As OCZ Technology provides no Linux support for their Elixir keyboard, by default some of the functionality is limited when it comes to the macro and multimedia keys. We had also experienced one peculiar problem with the core functionality of the keyboard. At first we thought the left Ctrl and Alt keys were incorrectly mapped. Pressing the left Ctrl key emitted keycode 64 and 0xffe9, which ends up being Alt_L. So pressing the Ctrl key resulted in the events of the Alt key. The left Alt key emits keycode 37 and keysym 0xffe3, which is Control_L. So the event signaling was flipped around between these two keys. While in the midst of figuring out that problem, and referencing pictures of the Elixir keyboard from the Internet, we had realized the actual problem. OCZ hadn't designed the Alt key to be next to the space bar, but in fact it was supposed to be the left Ctrl key. During the assembly process of this keyboard, the Ctrl and Alt keys and somehow got switched.
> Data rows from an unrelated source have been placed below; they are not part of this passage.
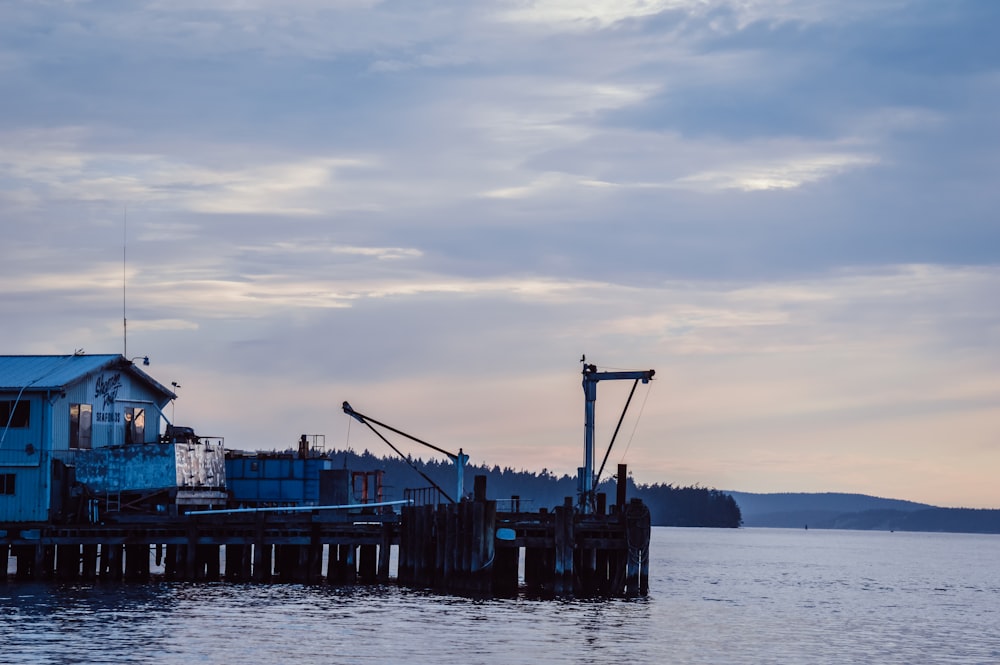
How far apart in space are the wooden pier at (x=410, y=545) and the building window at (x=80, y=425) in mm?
4267

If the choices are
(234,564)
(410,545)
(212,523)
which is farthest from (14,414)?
(410,545)

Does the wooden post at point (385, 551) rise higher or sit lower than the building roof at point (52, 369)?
lower

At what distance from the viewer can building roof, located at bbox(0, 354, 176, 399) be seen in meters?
68.1

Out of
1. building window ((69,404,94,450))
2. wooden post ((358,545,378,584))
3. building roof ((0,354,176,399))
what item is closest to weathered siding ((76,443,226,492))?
building window ((69,404,94,450))

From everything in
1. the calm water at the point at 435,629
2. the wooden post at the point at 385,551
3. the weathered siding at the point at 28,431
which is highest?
the weathered siding at the point at 28,431

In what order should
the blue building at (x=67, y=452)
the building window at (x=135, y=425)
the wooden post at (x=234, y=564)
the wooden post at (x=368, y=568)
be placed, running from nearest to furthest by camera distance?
the blue building at (x=67, y=452) → the wooden post at (x=368, y=568) → the wooden post at (x=234, y=564) → the building window at (x=135, y=425)

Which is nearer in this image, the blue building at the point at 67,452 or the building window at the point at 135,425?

Once prying off the left Control and Alt keys and switching them around, we felt better and had moved on. The ten blue macro keys (L1-L5 on the left and R1-R5 on the right) ended up being mapped out within X.Org as the F1 through F10 key codes. The keyboard when pressing the multimedia or Internet keys emitted no events. For those that are new to Linux, you can use xev to view X events and their raw contents.
For enabling the multimedia keys in Linux there is a program called KeyTouch. As of the Linux 2.6.24 kernel, KeyTouch fully supports USB keyboards as well. Shipping with Ubuntu 8.04 LTS though is KeyTouch 2.3.2, which doesn't have a profile for the OCZ Elixir keyboard nor is there one on the KeyTouch website. Our next step to enable all of the keys on the OCZ Alchemy Elixir Keyboard under Linux was to use KeyTouch 2.4.1 and KeyTouch Editor 3.2.0 Beta. However, when using the KeyTouch Editor, it hadn't recognized any of the events generated by any of the sixteen extra keys.
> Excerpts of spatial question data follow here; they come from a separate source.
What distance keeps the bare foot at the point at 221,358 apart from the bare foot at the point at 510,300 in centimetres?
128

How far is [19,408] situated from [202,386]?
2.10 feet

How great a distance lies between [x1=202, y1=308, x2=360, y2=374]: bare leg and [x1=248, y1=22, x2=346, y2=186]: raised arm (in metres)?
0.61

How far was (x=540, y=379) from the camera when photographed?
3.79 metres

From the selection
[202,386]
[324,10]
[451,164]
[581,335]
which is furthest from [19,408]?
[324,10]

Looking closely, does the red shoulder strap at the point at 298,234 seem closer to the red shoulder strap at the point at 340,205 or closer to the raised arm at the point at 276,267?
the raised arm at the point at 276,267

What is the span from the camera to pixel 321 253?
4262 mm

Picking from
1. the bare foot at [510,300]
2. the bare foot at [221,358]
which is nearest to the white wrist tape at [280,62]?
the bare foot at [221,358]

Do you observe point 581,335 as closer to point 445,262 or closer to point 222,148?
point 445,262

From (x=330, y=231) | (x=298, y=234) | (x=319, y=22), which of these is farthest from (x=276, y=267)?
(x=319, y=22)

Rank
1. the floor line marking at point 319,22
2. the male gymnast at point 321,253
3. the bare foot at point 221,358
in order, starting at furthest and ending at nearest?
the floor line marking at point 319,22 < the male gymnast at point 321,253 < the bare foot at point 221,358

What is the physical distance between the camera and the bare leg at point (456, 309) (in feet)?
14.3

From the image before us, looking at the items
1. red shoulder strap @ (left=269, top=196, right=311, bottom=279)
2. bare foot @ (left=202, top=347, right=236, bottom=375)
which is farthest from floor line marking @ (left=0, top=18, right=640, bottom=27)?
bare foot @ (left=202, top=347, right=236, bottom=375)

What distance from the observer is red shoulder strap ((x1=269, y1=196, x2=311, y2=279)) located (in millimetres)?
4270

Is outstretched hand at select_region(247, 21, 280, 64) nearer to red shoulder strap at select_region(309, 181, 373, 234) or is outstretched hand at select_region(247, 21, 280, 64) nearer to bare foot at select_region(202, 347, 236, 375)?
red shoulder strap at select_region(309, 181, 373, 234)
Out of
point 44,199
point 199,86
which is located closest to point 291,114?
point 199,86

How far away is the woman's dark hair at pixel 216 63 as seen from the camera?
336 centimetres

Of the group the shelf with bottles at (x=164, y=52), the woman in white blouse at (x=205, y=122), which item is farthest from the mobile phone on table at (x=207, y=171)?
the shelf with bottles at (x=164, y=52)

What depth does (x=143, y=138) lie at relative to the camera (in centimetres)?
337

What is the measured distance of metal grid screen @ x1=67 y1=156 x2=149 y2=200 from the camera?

Exploring the exposed USB information on the OCZ keyboard, we discovered that the actual manufacturer of the OCZ keyboard is Monterey International Corp (idVendor: 0x0566). Monterey is a Taiwan-based company that manufacturers a variety of keyboards, mice, touch panels, and other input products. Some additional probing revealed this keyboard (its idProduct is 0x3015) is based upon the Monterey K3805 Pro Gaming Keyboard. While knowing this information, KeyTouch had no profiles for any Monterey keyboards either. We were therefore unsuccessful in using these extra keys under Linux.
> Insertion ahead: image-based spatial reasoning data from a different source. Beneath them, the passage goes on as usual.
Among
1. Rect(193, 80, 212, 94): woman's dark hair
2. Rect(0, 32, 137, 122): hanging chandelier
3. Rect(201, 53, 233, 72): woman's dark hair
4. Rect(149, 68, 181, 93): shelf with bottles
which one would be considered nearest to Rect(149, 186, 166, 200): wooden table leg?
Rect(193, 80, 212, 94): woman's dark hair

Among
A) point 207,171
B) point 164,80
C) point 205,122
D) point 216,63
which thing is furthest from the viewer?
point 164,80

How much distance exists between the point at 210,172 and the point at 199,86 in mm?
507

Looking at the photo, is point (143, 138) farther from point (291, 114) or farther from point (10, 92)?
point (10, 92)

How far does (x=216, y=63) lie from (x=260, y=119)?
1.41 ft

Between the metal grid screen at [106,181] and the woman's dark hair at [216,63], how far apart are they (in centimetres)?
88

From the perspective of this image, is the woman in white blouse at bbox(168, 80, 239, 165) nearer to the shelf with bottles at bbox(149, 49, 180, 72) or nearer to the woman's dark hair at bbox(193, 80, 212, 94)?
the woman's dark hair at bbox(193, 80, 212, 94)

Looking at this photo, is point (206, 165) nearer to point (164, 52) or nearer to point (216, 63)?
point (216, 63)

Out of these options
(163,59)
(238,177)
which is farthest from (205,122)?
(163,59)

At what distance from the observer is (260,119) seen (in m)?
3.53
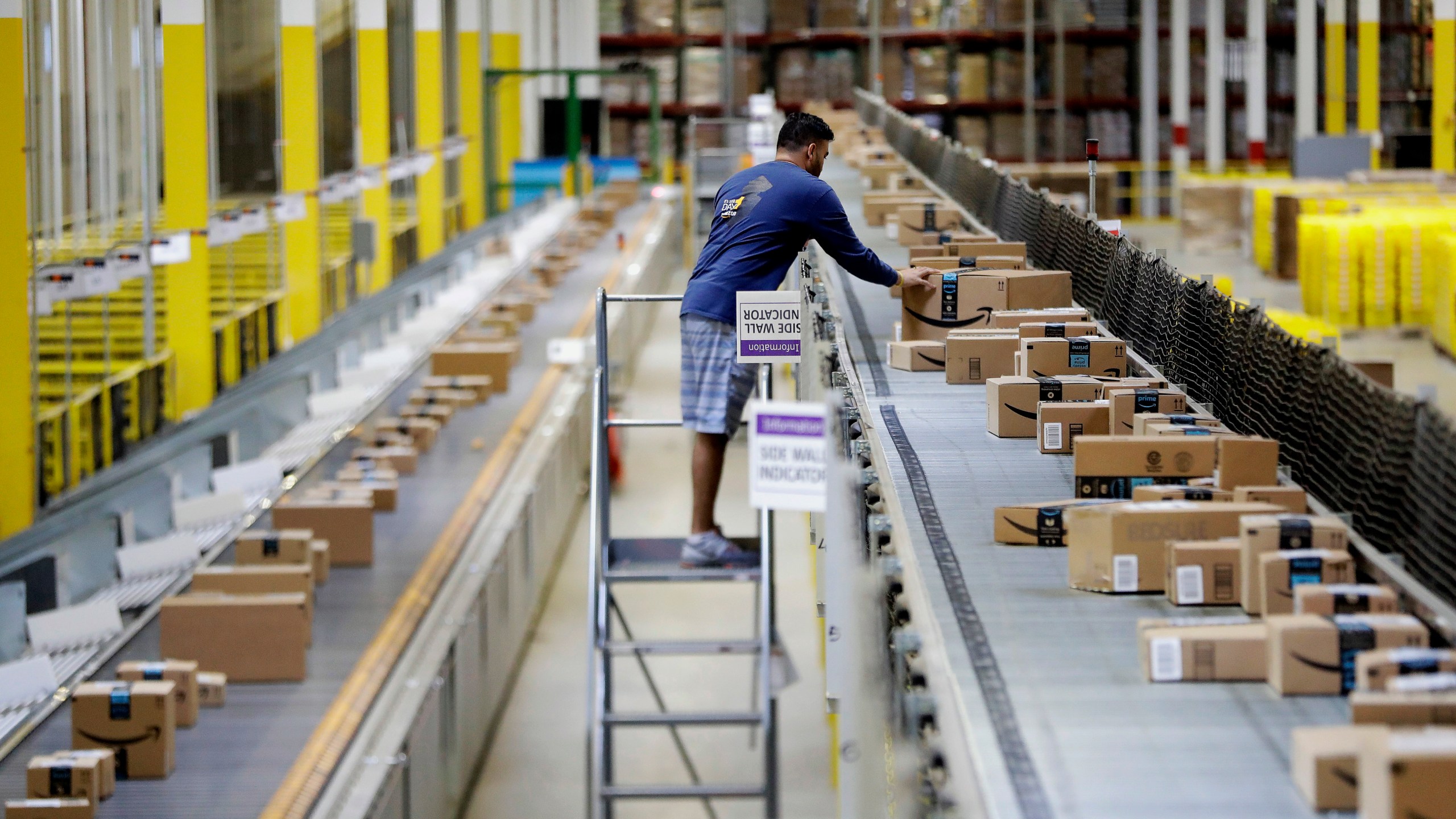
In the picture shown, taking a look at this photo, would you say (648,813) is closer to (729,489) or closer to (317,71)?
(729,489)

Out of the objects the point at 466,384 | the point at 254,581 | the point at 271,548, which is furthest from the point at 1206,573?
the point at 466,384

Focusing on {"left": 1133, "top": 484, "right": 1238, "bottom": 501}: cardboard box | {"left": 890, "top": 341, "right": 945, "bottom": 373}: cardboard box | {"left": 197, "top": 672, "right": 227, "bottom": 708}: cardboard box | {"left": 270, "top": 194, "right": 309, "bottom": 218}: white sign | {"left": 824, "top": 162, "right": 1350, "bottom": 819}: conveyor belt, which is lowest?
{"left": 197, "top": 672, "right": 227, "bottom": 708}: cardboard box

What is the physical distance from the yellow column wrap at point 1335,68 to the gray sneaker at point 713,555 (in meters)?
20.6

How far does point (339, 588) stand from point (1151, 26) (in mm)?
19231

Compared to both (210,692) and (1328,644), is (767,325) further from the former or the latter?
(210,692)

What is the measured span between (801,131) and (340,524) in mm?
4403

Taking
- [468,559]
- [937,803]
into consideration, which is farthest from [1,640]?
[937,803]

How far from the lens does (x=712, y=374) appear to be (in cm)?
482

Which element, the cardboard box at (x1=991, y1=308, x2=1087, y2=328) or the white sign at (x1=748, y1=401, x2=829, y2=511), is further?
the cardboard box at (x1=991, y1=308, x2=1087, y2=328)

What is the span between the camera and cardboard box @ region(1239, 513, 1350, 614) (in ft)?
9.94

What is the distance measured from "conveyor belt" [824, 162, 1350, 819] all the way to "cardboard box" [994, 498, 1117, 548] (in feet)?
0.10

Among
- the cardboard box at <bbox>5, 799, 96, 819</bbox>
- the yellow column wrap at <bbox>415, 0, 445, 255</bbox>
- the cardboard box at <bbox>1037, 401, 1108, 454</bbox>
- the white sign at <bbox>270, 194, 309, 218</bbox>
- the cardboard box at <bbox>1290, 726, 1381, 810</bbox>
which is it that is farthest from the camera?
the yellow column wrap at <bbox>415, 0, 445, 255</bbox>

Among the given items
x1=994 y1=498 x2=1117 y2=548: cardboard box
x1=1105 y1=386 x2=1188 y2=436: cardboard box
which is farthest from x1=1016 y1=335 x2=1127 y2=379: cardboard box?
x1=994 y1=498 x2=1117 y2=548: cardboard box

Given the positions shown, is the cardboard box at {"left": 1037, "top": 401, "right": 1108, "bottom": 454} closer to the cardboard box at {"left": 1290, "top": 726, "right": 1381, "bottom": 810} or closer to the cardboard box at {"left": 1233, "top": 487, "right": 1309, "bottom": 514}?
the cardboard box at {"left": 1233, "top": 487, "right": 1309, "bottom": 514}
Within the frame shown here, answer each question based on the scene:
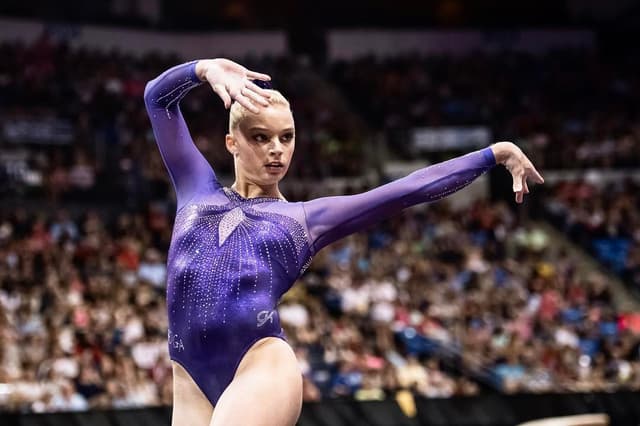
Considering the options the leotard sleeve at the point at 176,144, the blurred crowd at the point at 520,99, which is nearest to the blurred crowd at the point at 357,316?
the blurred crowd at the point at 520,99

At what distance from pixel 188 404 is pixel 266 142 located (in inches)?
33.7

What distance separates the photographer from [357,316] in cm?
1256

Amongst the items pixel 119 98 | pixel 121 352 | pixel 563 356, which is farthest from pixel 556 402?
pixel 119 98

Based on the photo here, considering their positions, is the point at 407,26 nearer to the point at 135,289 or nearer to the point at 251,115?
the point at 135,289

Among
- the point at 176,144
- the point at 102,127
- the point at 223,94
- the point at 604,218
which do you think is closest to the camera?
the point at 223,94

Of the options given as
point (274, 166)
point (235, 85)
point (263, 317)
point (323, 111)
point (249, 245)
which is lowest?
point (263, 317)

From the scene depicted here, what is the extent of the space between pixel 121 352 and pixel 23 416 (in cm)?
247

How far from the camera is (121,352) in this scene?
10.1 m

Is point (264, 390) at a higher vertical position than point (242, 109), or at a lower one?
lower

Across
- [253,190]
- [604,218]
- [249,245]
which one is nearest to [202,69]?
[253,190]

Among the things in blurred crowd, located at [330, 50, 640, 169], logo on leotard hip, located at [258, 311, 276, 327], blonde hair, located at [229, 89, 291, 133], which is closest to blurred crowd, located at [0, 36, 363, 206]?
blurred crowd, located at [330, 50, 640, 169]

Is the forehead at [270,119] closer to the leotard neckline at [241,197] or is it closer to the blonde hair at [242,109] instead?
the blonde hair at [242,109]

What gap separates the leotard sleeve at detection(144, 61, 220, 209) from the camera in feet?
11.2

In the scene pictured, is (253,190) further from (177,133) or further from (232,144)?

Aside from the multimedia/Internet keys not working on the OCZ Alchemy Elixir, we only had one other complaint. The LED indicators for the caps lock, scroll lock, and num lock weren't very bright at all. It also would have been nice if the LEDs were blue instead of green to match with the rest of the keyboard.
We had used the OCZ Alchemy Elixir Keyboard with Ubuntu 8.04 LTS and performed a variety of tasks from gaming with Enemy Territory: Quake Wars to Nexuiz and other applications from OpenOffice.org to Firefox. This testing had gone on for a few weeks and overall we are quite pleased with this keyboard. This keyboard uses membrane tactile switches, but there wasn't too much noise generated by the key presses. The keyboard is also structurally sound and really shouldn't cause any concern if you plan to take the keyboard around to LAN parties or other gaming events.